* Provided entries
·····
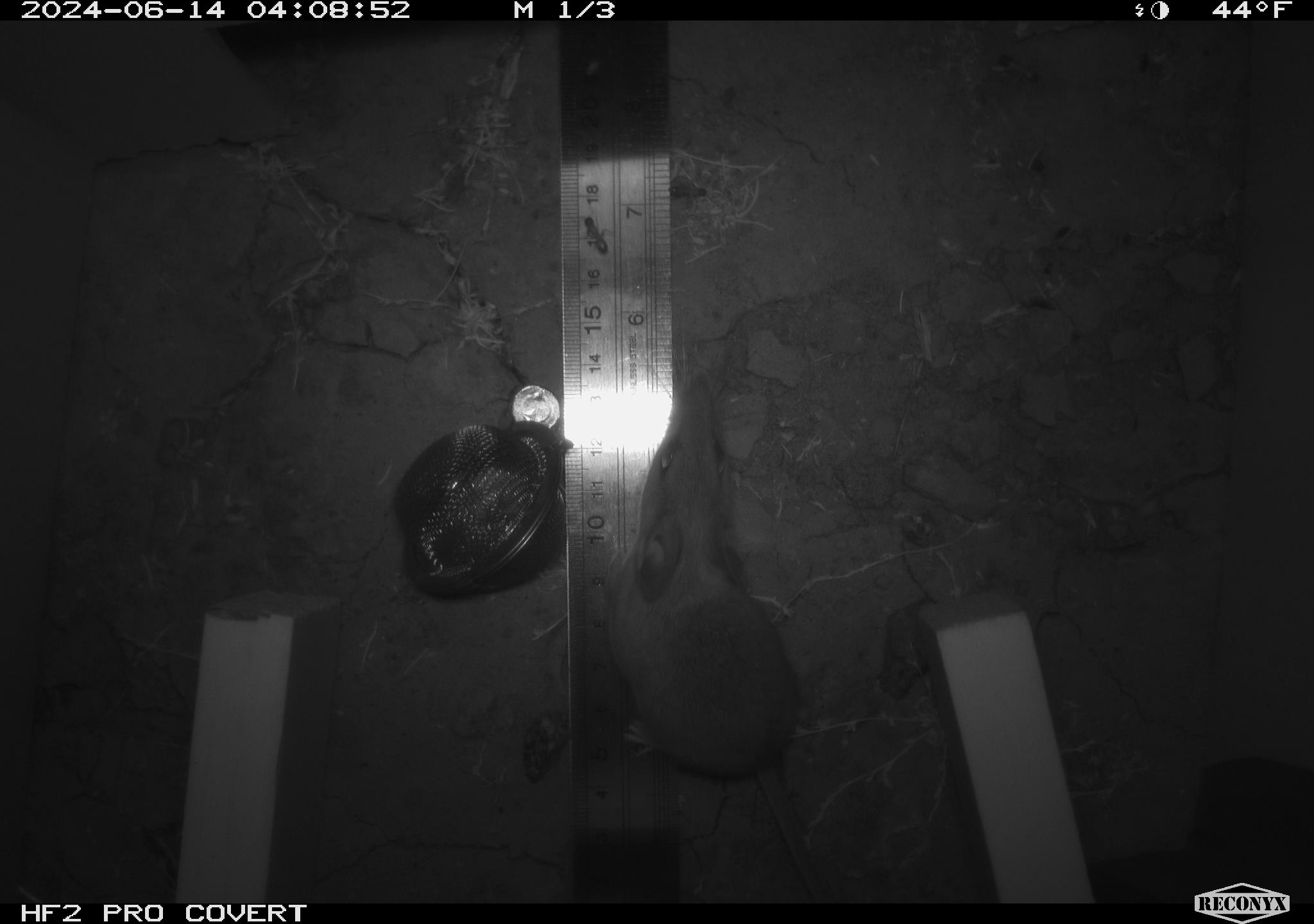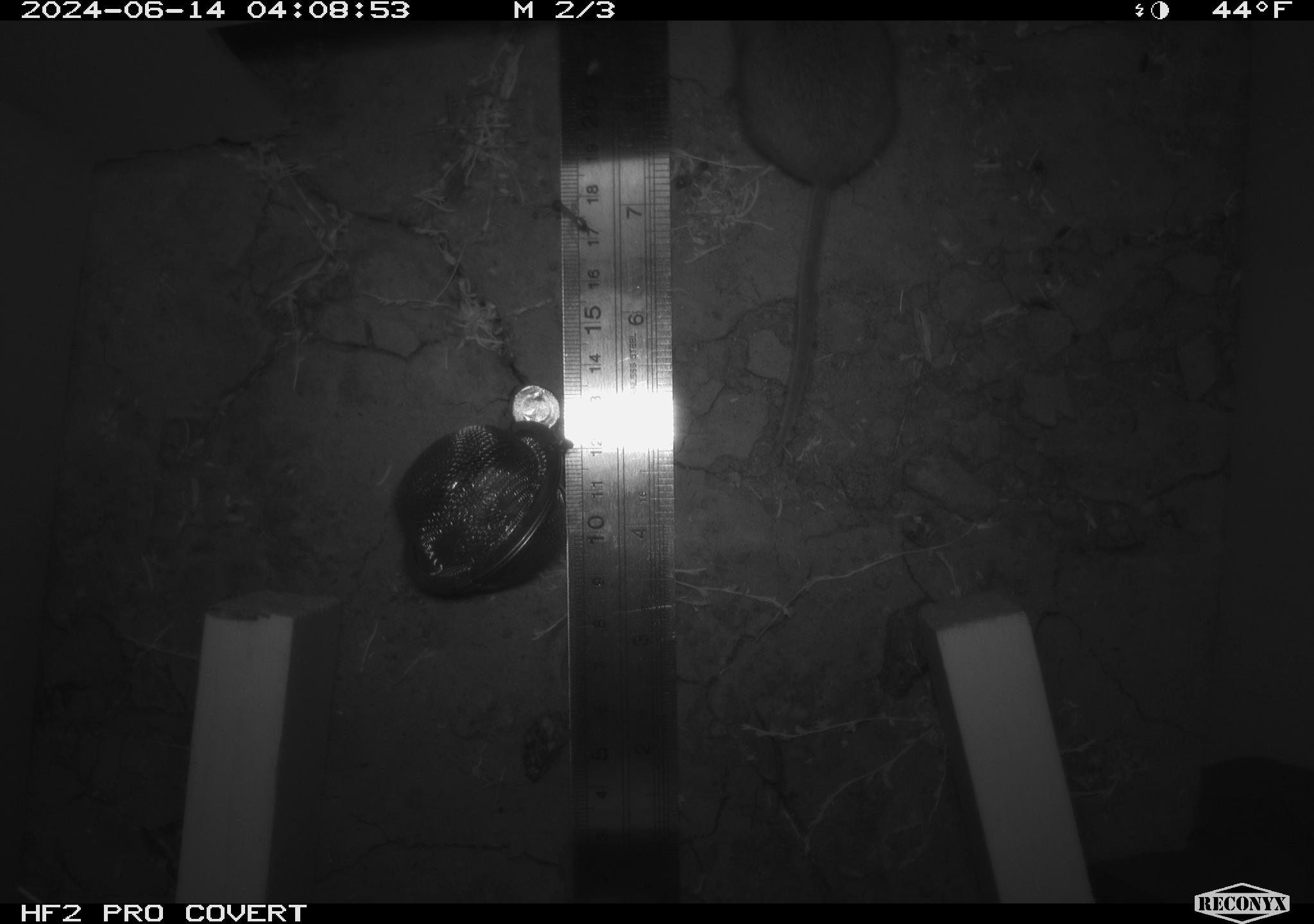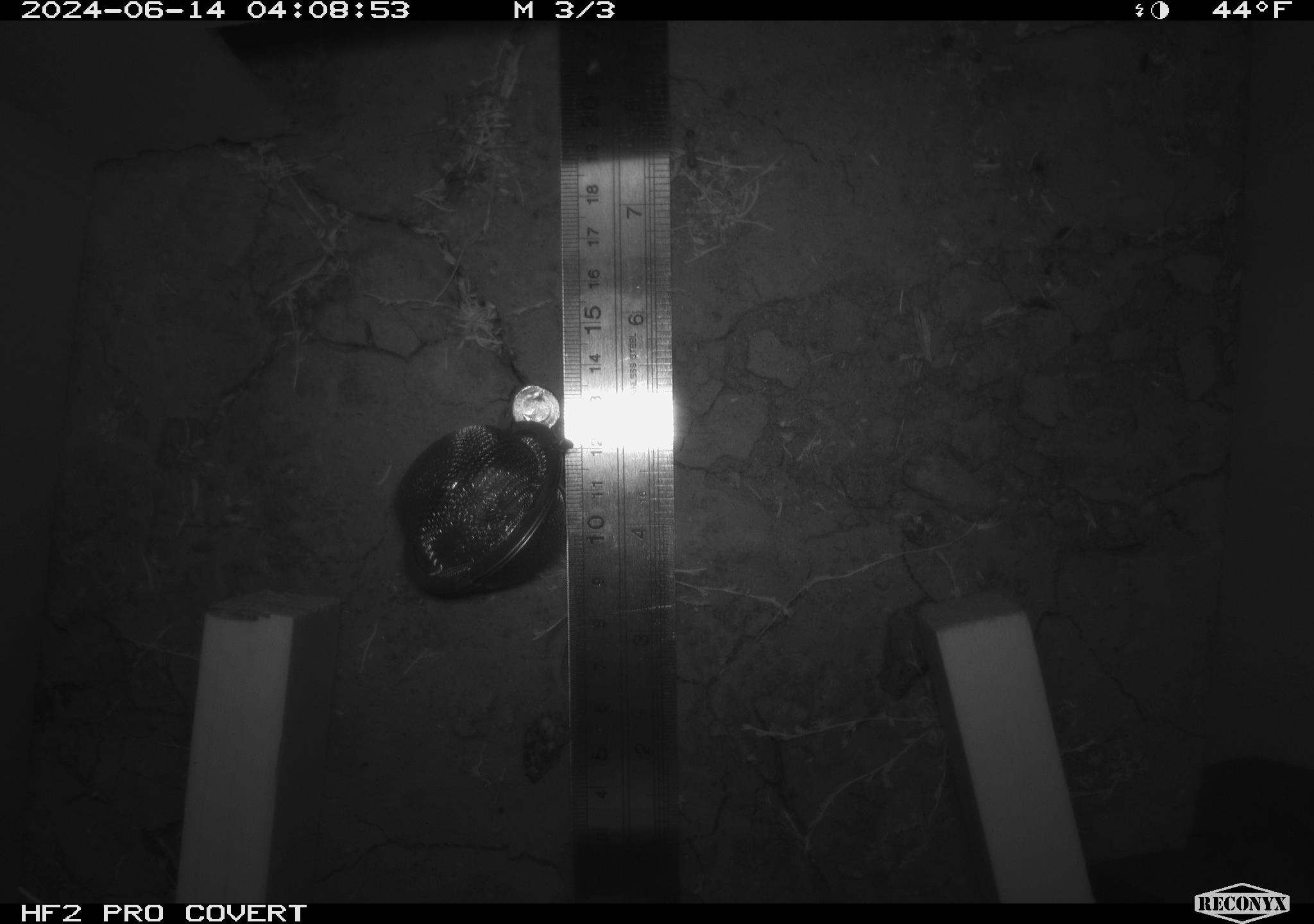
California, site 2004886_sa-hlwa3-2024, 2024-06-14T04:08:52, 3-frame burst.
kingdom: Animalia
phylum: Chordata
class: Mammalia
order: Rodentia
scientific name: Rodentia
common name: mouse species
·····
* How to complete this task
Skip the pictures and reproduce all remaining entries exactly.

* Exercise solution
California, site 2004886_sa-hlwa3-2024, 2024-06-14T04:08:52, 3-frame burst.
kingdom: Animalia
phylum: Chordata
class: Mammalia
order: Rodentia
scientific name: Rodentia
common name: mouse species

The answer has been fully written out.